Following huge debacles and breeches of privacy this year by Facebook, AT&T and Apple in connection with user identities being leaked with the iPad registration, and Google sniffing around WiFi networks, Senate lawmakers are looking at ways to protect user’s identities and address privacy concerns in a hyper-connected cyberworld. Democratic Senator Jay Rockefeller asks if users “fully understand and appreciate what information is being collected about them, and whether or not they are empowered to stop certain practices from taking place.” Lawmakers seem to answer that question with a resounding no as the House is toiling with privacy issues and now the Senate is examining the matter–both houses of the legislature hopes to pass a bill come this Fall.

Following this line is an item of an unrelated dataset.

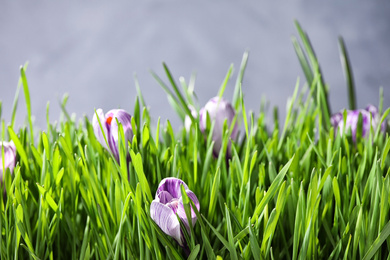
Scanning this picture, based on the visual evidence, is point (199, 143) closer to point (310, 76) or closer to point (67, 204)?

According to the Washington Post, “The legislative proposals add momentum to a push by consumer groups to create stronger federal rules for how companies such as Facebook, Apple, Amazon.com and Google can track user activity and place ads based on that information.” According to FTC Chairman Jon Leibowitz, companies have to do a better job of self-regulating and to create and enforce privacy measures for consumers else they will see a strong push from Congress for official rules. Leibowitz says that current policies used by tech companies do not necessarily protect the consumers, and due to the confusing nature of the language use many consumers don’t read those notices.
As it stands, the Los Angeles Times is reporting that Senator Kerry is working with Democratic Senator Mark Pryor on an online privacy bill, which the two are hoping will get passed early 2011.